■ Stated exercise
Can you render the entries below as a two-column CSV with the headers entry_text and answer, giving one row per entry? Put each value in a single quoted field and replace any line breaks with spaces.

(Records)
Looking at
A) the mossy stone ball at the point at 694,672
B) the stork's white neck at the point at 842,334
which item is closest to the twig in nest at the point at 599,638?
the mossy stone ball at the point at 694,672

■ Result of the task
entry_text,answer
"Looking at A) the mossy stone ball at the point at 694,672 B) the stork's white neck at the point at 842,334 which item is closest to the twig in nest at the point at 599,638?","the mossy stone ball at the point at 694,672"